▶ [Passage]

----

Skip to content

Joins

Join as-of

New in 3.15.0

Use StreamingDataFrame.join_asof() to join two topics into a new stream where each left record is merged with the right record with the same key whose timestamp is less than or equal to the left timestamp.

This join is built with the timeseries enrichment use cases in mind, where the left side represents some measurements and the right side represents events.

Some examples:

  • Matching of the sensor measurements with the events in the system.
  • Joining the purchases with the effective prices of the goods.

During as-of join, the records on the right side get stored into a lookup table in the state, and the records from the left side query this state for matches.

img.png

Requirements

To perform a join, the underlying topics must follow these requirements:

  1. Both topics must have the same number of partitions.
    Join is a stateful operation, and it requires partitions of left and right topics to be assigned to the same application during processing.

  2. Keys in both topics must be distributed across partitions using the same algorithm. For example, messages with the key A must go to the same partition number for both left and right topics. This is Kafka's default behaviour.

----

▶ [Collected data]
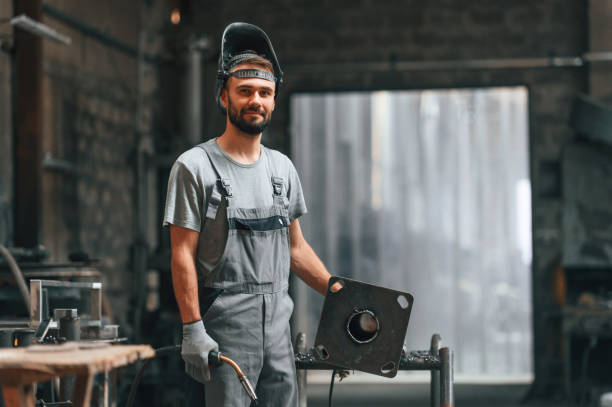 Best Welding Equipment Sales and Repair in Floris, VA
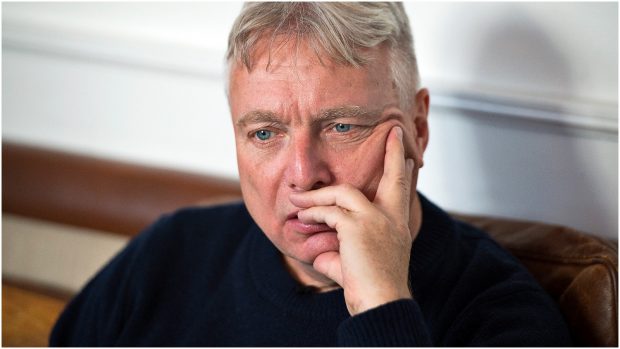 Niels Jespersen: Mens Alternativet vakler, står resten af venstrefløjen klar til at stjæle deres vælgere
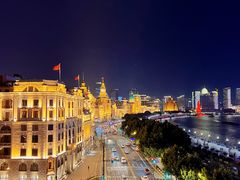 -外滩8号 whisky bar(金延大厦店)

----

▶ [Prompt 1] State whether each statement below agrees with the passage on as-of joins, answering yes or no and quoting the words of the passage that decide it. (a) During an as-of join, the records from the left side are stored in a lookup table in the state. (b) Both topics must have the same number of partitions. (c) Each left record is merged with the right record whose timestamp is greater than the left timestamp.
▶ [Prompt 2] Carry the passage on as-of joins further, beginning after its last sentence.

▶ [Answer space 1]
(a) No: "the records on the right side get stored into a lookup table in the state, and the records from the left side query this state for matches."
(b) Yes: "Both topics must have the same number of partitions."
(c) No: "merged with the right record with the same key whose timestamp is less than or equal to the left timestamp."

▶ [Answer space 2]
Example

Join records from the topic "measurements" with the latest effective records from the topic "metadata" using the "inner" join strategy and a grace period of 14 days:

from datetime import timedelta

from quixstreams import Application

app = Application(...)

sdf_measurements = app.dataframe(app.topic("measurements"))
sdf_metadata = app.dataframe(app.topic("metadata"))

# Join records from the topic "measurements"
# with the latest effective records from the topic "metadata".
# using the "inner" join strategy and keeping the "metadata" records stored for 14 days in event time.
sdf_joined = sdf_measurements.join_asof(
    right=sdf_metadata,
    how="inner",                 # Emit updates only if the match is found in the store.
    on_merge="keep-left",        # Prefer the columns from the left dataframe if they overlap with the right. 
    grace_ms=timedelta(days=14), # Keep the state for 14 days (measured in event time similar to windows).
)

if __name__ == '__main__':
    app.run()

How it works

Here is a description of the as-of join algorithm:

  • Records from the right side get written to the state store without emitting any updates downstream.
  • Records on the left side query the right store for the values with the same key and the timestamp lower or equal to the record's timestamp.
  • If the match is found, the two records are merged together into a new one according to the on_merge logic.
  • The size of the right store is controlled by the "grace_ms": a newly added "right" record expires other values with the same key with timestamps below " - ".

Joining strategies

As-of join supports the following joining strategies:

  • inner - emit the output for the left record only when the match is found (default)
  • left - emit the result for each left record even without matches on the right side

Merging records together

When the match is found, the two records are merged according to the on_merge parameter.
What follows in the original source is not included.